S. F. C. Milsom

Stroud Francis Charles Milsom QC FBA FRHistS (2 May 1923 – 24 February 2016) was an English legal historian known for fundamentally revising some of the ideas of F.W. Maitland. He was President of the Selden Society from 1985 to 1988. At the time of his death he was emeritus professor of law at St John's College, University of Cambridge.[1]

Early life

Milsom was born in Merton, Surrey in 1923. He was educated at Charterhouse and Trinity College, Cambridge, where he read Law.

Career

Between 1944 and 1945 he worked for Naval Intelligence. He was called to the bar by Lincoln’s Inn in 1947, but never practiced. The same year, he received a Commonwealth Fund Fellowship to the University of Pennsylvania Law School. He was a fellow of New College, Oxford, from 1956 to 1964, when he completed for publication Novae Narrationes, the Selden Society's volume for 1963,[2] later cited in his book Historical Foundations of the Common Law.

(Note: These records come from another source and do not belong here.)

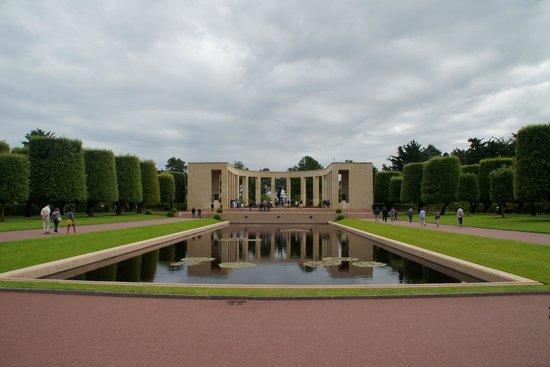 Monumento y Cementerio Estadounidense de Normandía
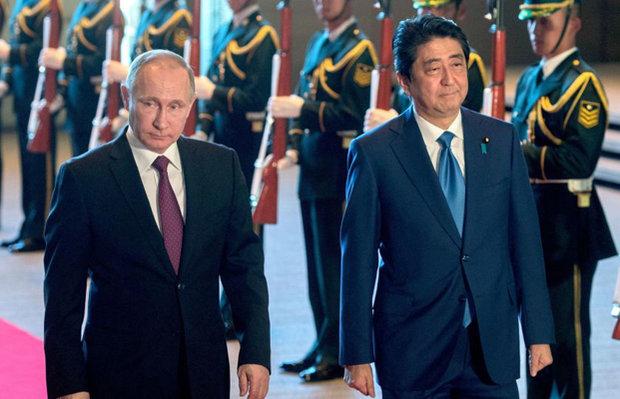 """رئيس وزراء اليابان يستنجد بـ""""بوتين"""" لإيقاف كوريا الشمالية"""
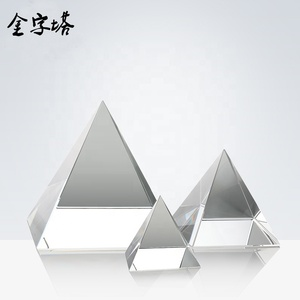 Wholesale Cheap Clear Crystal Crafts Glass Paperweight custom 3D Laser Engraving Crystal Pyramid for Business gifts
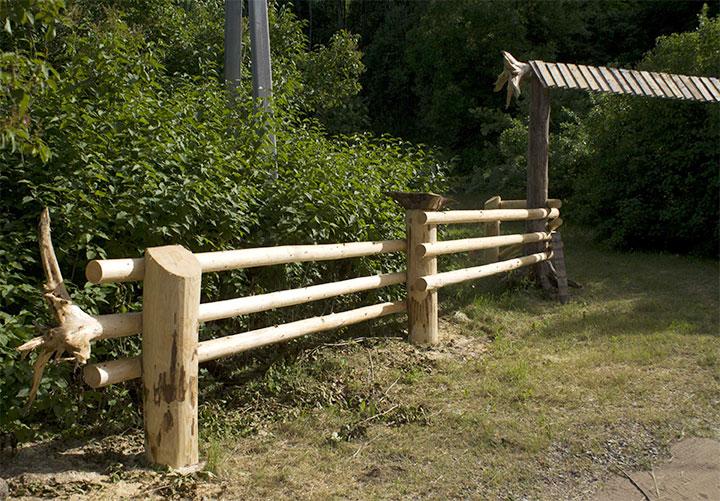 Деревянный забор в стиле кантри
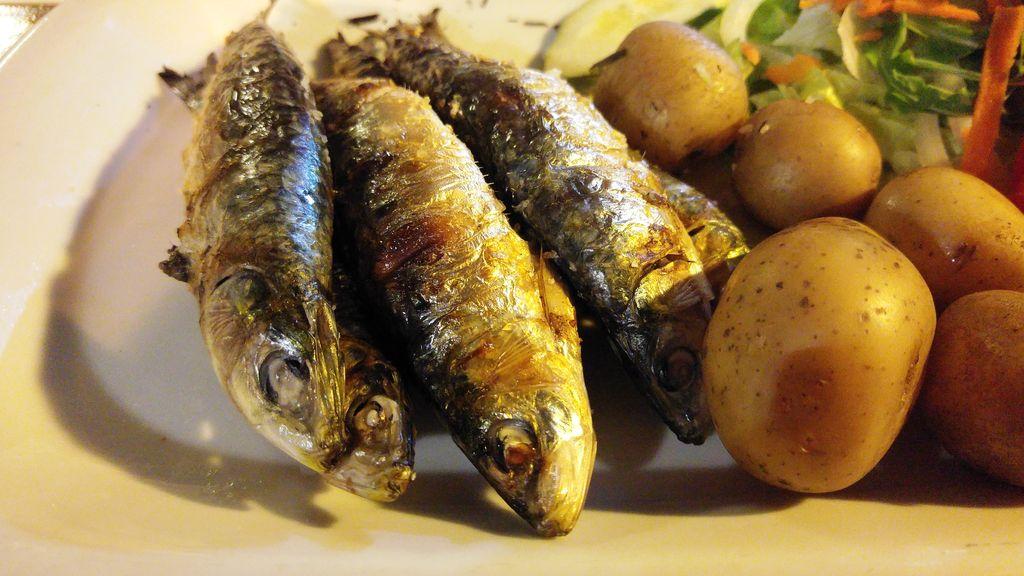 happycurio praia da rocha vinos e comidas sardines grillees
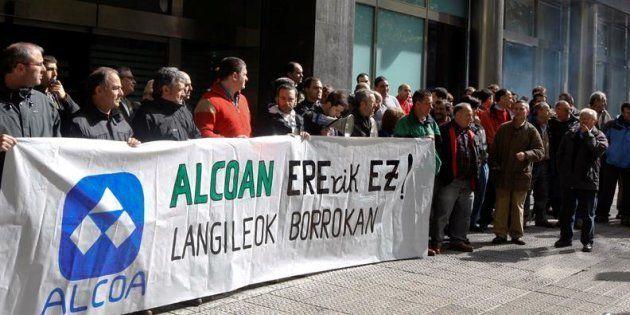 Trabajadores de la planta de Alcoa en la localidad vizcaína de Amorebieta durante una concentración.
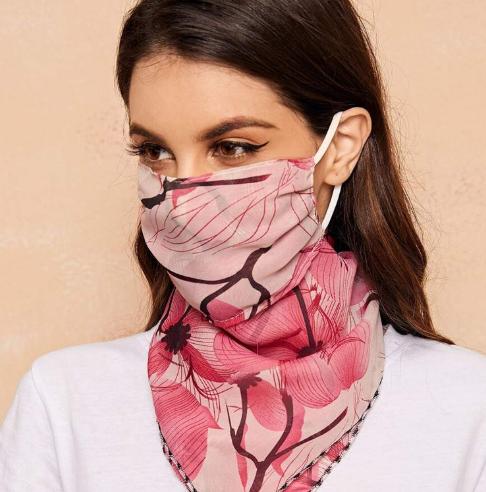 Pañuelos con mascarilla: el cubrebocas se abre camino en la industria de la moda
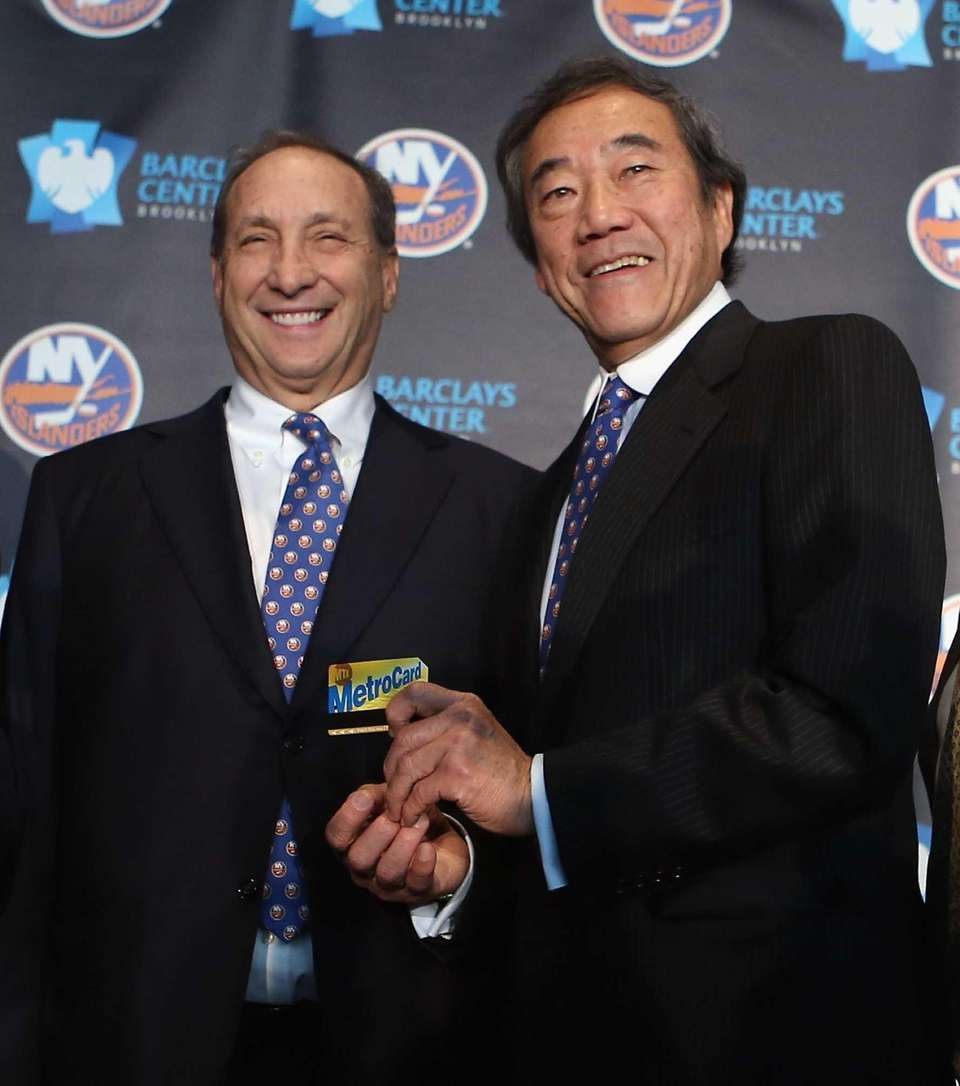 Nets owner Bruce Ratner welcomes Islanders owner Charles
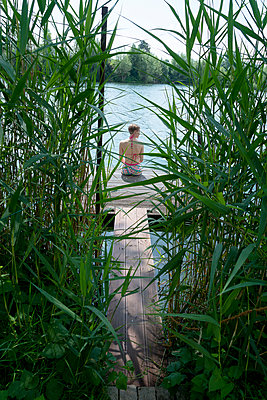 Woman by the lake - p427m2108897 by Ralf Mohr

He was Professor of Legal History at the London School of Economics between 1964 and 1976, succeeding to Theodore Plucknett, and he succeeded Plucknett as Literary Director of the Selden Society, 1965-1980. Subsequently, Milsom was the Society's President from 1985 to 1988, succeeding to Geoffrey Elton.[3] The first edition of his seminal Historical Foundations of the Common Law was published in 1969.[4][5] From 1976 to 1990 he was Professor of Law at the University of Cambridge. In 1980, he delivered the Selden Society's lecture, on The Nature of Blackstone's Achievement.[6] In 1986 he delivered the Ford Lectures (Oxford) on Law and Society in the 12th and 13th centuries.

References

  1. Squire Law Library, Cambridge.
  2. Selden Society, Vol. 80, for 1963: Novae Narrationes, Edited by the late Miss Elsie Shanks and S. F. C. Milsom, Fellow of New College, Oxford.
  3. A Centenary Guide to the Publications of the Selden Society, 1987.
  4. L. Dingle and D. Bates, Squire Law Library.
  5. Historical Foundations of the Common Law, S. F. C. Milsom, published Butterworths (1969) ISBN 0406625018
  6. Selden Society Publications, Lecture Series.